* _Extrait du texte_

○ ○ ○ ○ ○ ○ ○

Un dialogue s'est établi entre Davies et les artistes en Grande-Bretagne et aux USA. Certains étaient fans de lui. D'autres lui ont été suggérés. Il en connaissait certains de longue date. Il avait rencontré Springsteen plusieurs fois au cours des années, mais ils n'avaient jamais travaillé ensemble.

« Je voulais en quelque sorte jouer le rôle de catalyseur, je voulais arriver à faire chanter une chanson donnée d'une manière donnée à ces artistes, puis trouver ma place sur leur interprétation. Mais pour Better Things (tirée de l'album paru en 1981 Give The People What They Want), que j'ai faite avec Bruce, les choses ne se sont pas vraiment passées comme ça puisqu'on l'a tous les deux chantée comme on chante d'habitude. Je suis particulièrement satisfait de la nouvelle outro à laquelle j'ai pensé. Je ne l'avais pas soumise à Bruce, et je l'ai juste interprétée quand on jouait l'accompagnement. J'ai rallongé la fin pour qu'on puisse se renvoyer la balle à la fin du morceau. Il a tout de suite compris et il a rebondi de manière très pro. Je suis très content. »

○ ○ ○ ○ ○ ○ ○

* _Données enregistrées_
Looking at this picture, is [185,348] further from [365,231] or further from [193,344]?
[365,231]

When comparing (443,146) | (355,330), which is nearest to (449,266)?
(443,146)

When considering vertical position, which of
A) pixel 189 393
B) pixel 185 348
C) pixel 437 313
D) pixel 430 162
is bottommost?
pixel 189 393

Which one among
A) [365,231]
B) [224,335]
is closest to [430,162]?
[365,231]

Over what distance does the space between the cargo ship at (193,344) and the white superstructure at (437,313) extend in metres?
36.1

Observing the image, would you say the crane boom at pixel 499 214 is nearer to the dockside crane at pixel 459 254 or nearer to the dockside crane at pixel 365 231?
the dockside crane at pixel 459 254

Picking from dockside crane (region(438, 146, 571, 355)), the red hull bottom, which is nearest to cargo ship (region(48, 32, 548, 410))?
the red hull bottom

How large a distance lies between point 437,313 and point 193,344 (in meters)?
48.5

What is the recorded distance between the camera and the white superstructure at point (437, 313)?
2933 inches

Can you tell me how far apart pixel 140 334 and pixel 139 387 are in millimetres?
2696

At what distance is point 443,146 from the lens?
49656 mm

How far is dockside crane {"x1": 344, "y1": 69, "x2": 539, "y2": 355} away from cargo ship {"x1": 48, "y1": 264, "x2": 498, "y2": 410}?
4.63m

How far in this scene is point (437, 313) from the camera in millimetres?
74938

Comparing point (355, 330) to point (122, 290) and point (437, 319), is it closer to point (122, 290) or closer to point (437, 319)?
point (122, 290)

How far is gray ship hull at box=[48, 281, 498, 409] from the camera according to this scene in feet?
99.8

○ ○ ○ ○ ○ ○ ○

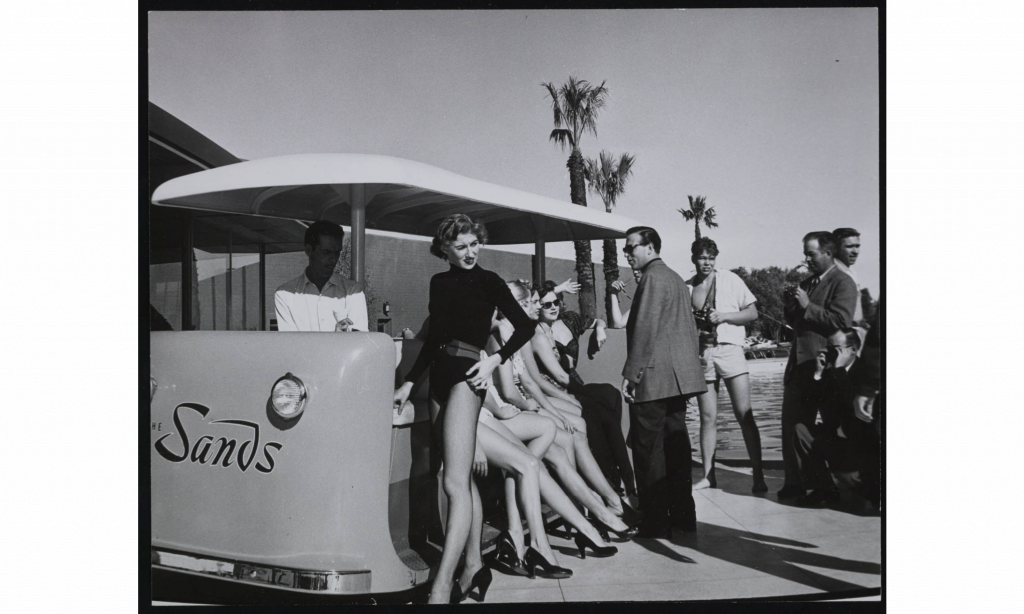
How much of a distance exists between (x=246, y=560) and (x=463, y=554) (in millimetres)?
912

○ ○ ○ ○ ○ ○ ○

* _Consigne_
Poursuivez l'extrait sur Davies et ses collaborations avec d'autres artistes, à partir de l'endroit où il s'arrête. Les lignes sont un matériau à part, sans rapport avec l'extrait.

* _Réponse_
« Pour certains titres, il a fallu que je prenne en compte le style des autres artistes, sinon le tout aurait été bancal. Et puis je voulais que l'album puisse s'écouter comme un tout. Chaque morceau avait une vie propre. »

Ainsi, la chanteuse country Lucinda Williams, accompagnée par The 88, « insuffle un nouveau souffle, une nouvelle énergie » à A Long Way From Home (tiré de l'album paru en 1970 Lola Vs Powerman And The Moneygoround Part One), tandis que l'auteur-compositrice-interprète écossaise Amy Macdonald replace le single Dead End Street (1966) «au coeur du contexte social d'aujourd'hui... Autant que je sache, Amy n'avait jamais chanté dans un autre studio que celui où elle a travaillé avec son manager. » Alors quand Davies l'a invitée dans son QG du nord de Londres, les studios Konk, « c'était tout nouveau pour elle... Je me suis assis avec elle, elle ne pouvait pas chanter le titre dans la même tonalité que moi, alors j'ai adapté la chanson et écrit une harmonie sur laquelle nous nous sommes calés. Ca a généré des problèmes différents de l'original, mais le résultat final est très bon. J'ai aussi écrit une nouvelle intro, différente de celle qu'on trouve sur l'enregistrement des Kinks de Dead End Street. J'ai écrit un nouveau mouvement qui ressemble à une chanson swing. »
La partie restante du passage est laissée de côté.